Остается критика. Здесь Шевырев плодовит и влиятелен, но замечает ли, оценивает ли он тех, кто шел по близкому ему пути и обрел большее, чем он?

Баратынского (которому больше ста лет приписывали шевырёвское стихотворение в честь Брюллова — нужно ли большее доказательство сходства поэтик?) по крайней мере оценивает. Статья Шевырёва про «Осень» – почти манифест:

«Лёгкий дух слишком хрупок и ломок, чтобы служить оправою полновесному алмазу мысли. Ещё не всегда ей покорный, он иногда даже тёмен и непонятен простому глазу: впрочем, свойство глубины — темнота. Но зато, когда мысль совершенно одолеет стих и заставит его во всей полноте принять себя, тогда-то блещет во всей силе новая поэзия Баратынского и рождаются такие строфы, которых не много в русской поэзии».

Но не случайно заключительные строки стихов Баратынского на смерть Лермонтова («…сложится певцу канон намеднишним зоилом, уже кадящим мертвецу, чтобы живых задеть кадилом») иные относят именно к Шевырёву. Что-то в репутации почтенного критика и выдающегося историка литературы было  неблагополучно. Увы, не всегда он был зорок и беспристрастен – а в дело вмешалась еще и политика.

Опять слово Вишневецкому:

«..Колебания между относительным «радикализмом», окрашивающим мысль Шевырёва в конце 1820-х и в начале 1830-х, а также в конце 1850-х и даже в 1860-е (особенно в поэме «Болезнь», о которой ниже), и «консерватизмом» во всё остальное время утрачивают большой смысл, если держать в уме неизменную оппозицию Шевырёва безудержному стяжательству».

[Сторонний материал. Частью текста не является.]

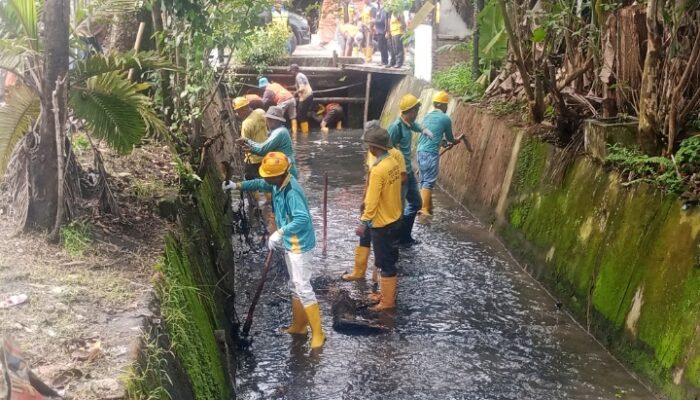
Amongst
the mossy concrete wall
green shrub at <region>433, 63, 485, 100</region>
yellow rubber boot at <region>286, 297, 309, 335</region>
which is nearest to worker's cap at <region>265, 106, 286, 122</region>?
yellow rubber boot at <region>286, 297, 309, 335</region>

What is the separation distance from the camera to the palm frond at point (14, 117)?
6.32 meters

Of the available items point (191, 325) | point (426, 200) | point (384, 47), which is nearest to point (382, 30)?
point (384, 47)

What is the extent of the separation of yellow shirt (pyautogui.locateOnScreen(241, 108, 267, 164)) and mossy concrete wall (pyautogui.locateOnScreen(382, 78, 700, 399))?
382 centimetres

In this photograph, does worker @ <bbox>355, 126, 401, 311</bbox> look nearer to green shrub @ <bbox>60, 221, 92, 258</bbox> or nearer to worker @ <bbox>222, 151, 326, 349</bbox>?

Разумеется, антибуржуазный пафос (тоже своеобразный, так как «Москвитянин», к примеру, ориентировался не столько на дворян и чиновников, сколько на просвещенное купечество) в сочетании с романтическим национализмом мог выливаться и в радикализм, и в консерватизм, а Шевырёва явно тянуло к полюсам не только в стилистике. Так иначе, он связал себя с официозом в эпоху, когда тот утратил творческий дух, а при том был навязчив и репрессивен. Худшего выбора русскому писателю не сделать. Но ко всему прочему власть еще и предавала своих сторонников. После конфликта с графом Бобринским (1857), начавшегося с политического спора и завершившегося драматически (и уродливо: не дворянской дуэлью, а публичной дракой почтенных пятидесятилетних мужчин), Шевырёва, который, казалось бы, выступал с «патриотических» позиций и был явно пострадавшей стороной, наказали так же строго, как и его обидчика. Но для богача Бобринского кратковременная ссылка в собственное имение значила меньше, чем для академического ученого – отрешение от преподавания и науки.

Однако именно после этой катастрофы, в оставшиеся семь лет жизни, Шевырёв переживает новый подъем лирического дара. Один из памятников этого подъема – поэма «Болезнь»(1862), в которой риторические длинноты чередуются с сильными и оригинальными местами – порою совершенно в духе помянутых уже английских метафизиков:

В Америке лесистой и дремучей,
Там, где трава густа и высока,
Таится в ней змей лютый и гремучий,
Гремя хвостом своим издалека.
Не засыпай, о путник запоздалой,
Во тьме лесов опасен будет сон!
Под кожу змей тебе запустит жало,
И в пять минут ты ядом умерщвлён.
Наука в том природе подражала:
В руке врача игла припасена:
Востра — и спорит с востротою жала,
Но в действии спасительна она…

Многие ли русские поэты писали про подкожные инъекции?

Новое открытие в начале XX века барочных метафизиков – Донна и его последователей – перевернуло историю английской поэзии. Повышение статуса Шевырёва не будет, конечно, иметь столь революционных последствий – а все-таки на многое заставит посмотреть иными глазами. Обновление и переформатирование настоящего культуры всегда означает и переформатирование прошлого. В этом смысле издание Б.С.Г. сейчас – очень ко времени.